What you are asked to do:
Tally the lines in the entries where the string "States" appears, and write only the total.

Dataset records:
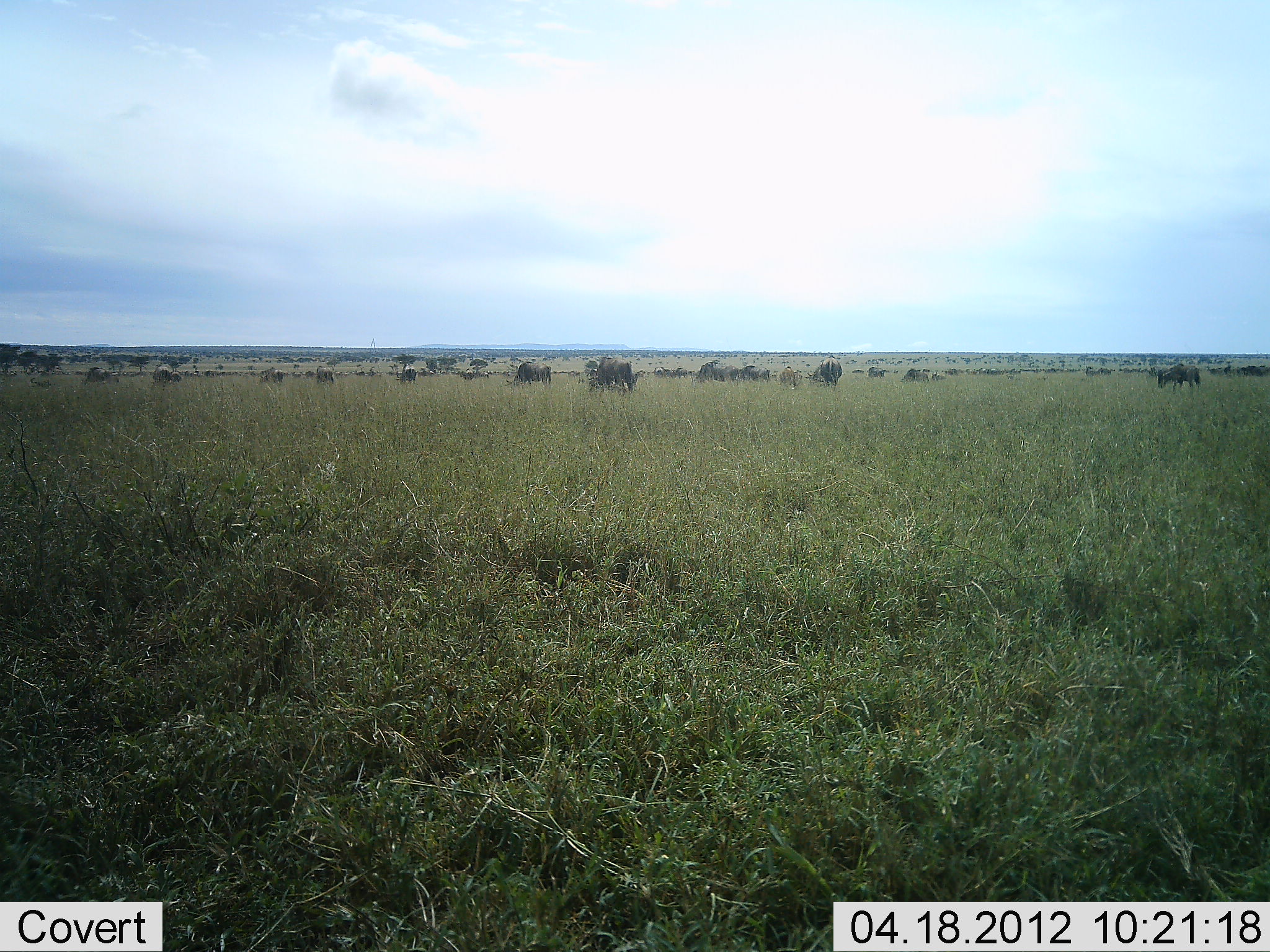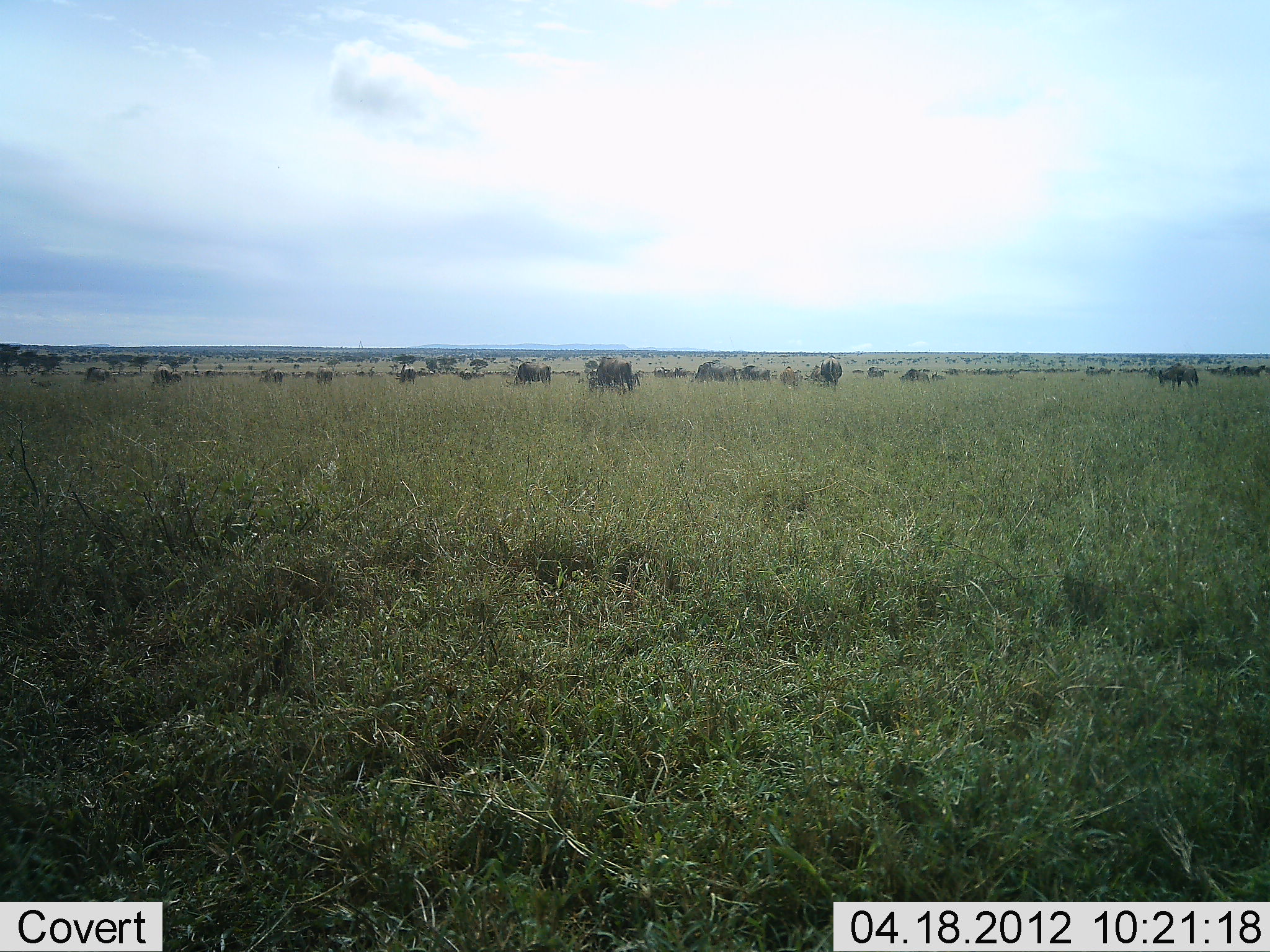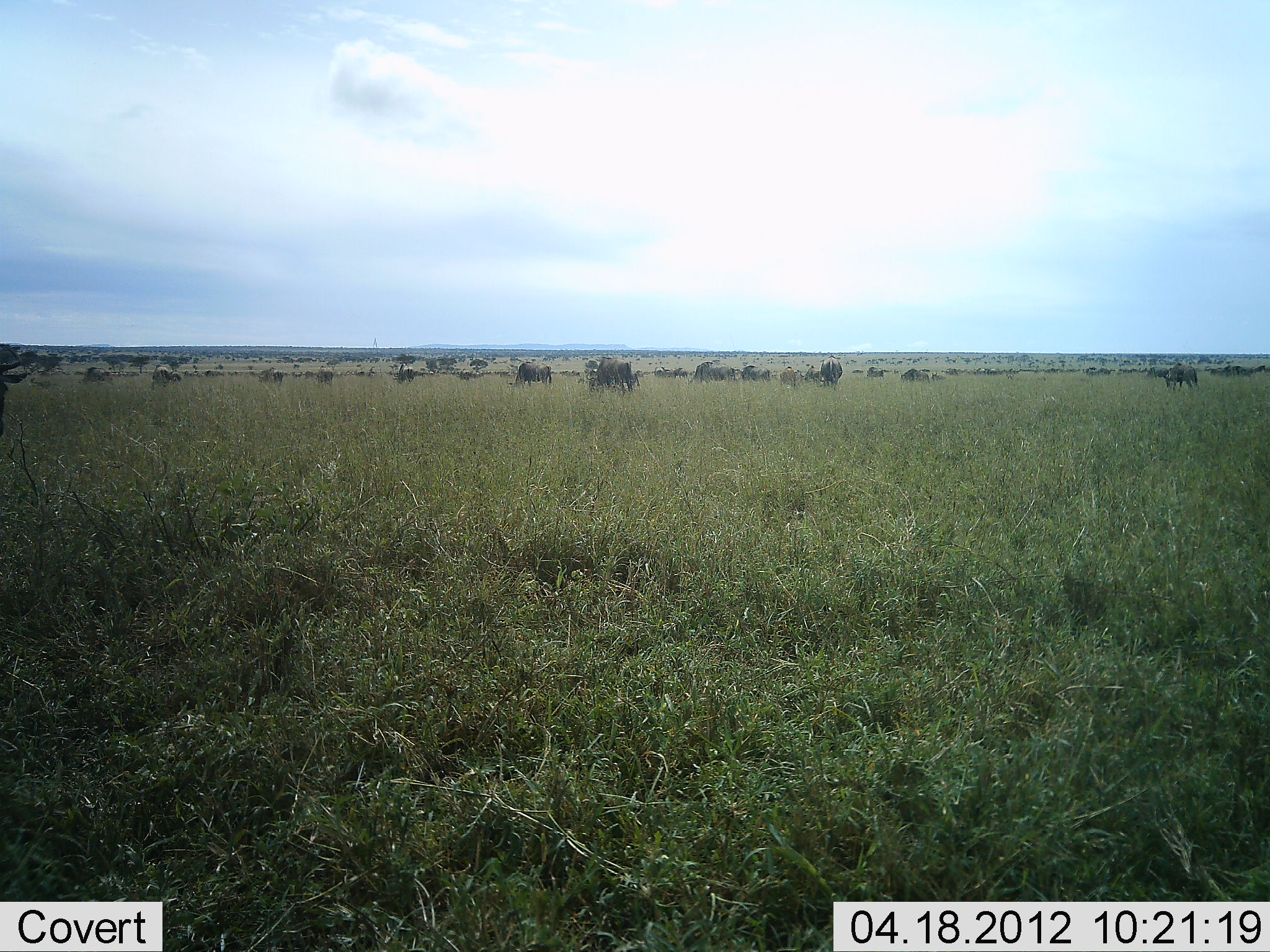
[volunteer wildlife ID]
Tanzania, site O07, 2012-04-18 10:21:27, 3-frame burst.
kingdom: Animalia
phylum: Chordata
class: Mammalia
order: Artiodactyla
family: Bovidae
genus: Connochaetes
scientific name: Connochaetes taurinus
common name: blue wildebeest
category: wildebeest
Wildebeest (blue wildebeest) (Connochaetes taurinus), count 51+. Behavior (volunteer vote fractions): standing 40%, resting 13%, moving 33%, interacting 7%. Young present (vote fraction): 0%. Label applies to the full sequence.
--
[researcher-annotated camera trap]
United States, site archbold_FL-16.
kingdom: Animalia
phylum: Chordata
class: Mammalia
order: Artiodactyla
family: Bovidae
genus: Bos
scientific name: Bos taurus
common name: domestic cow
--
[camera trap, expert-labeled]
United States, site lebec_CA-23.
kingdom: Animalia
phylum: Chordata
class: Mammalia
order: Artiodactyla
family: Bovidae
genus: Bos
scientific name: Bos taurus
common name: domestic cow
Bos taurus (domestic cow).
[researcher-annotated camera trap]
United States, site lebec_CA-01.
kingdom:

Answer box:
3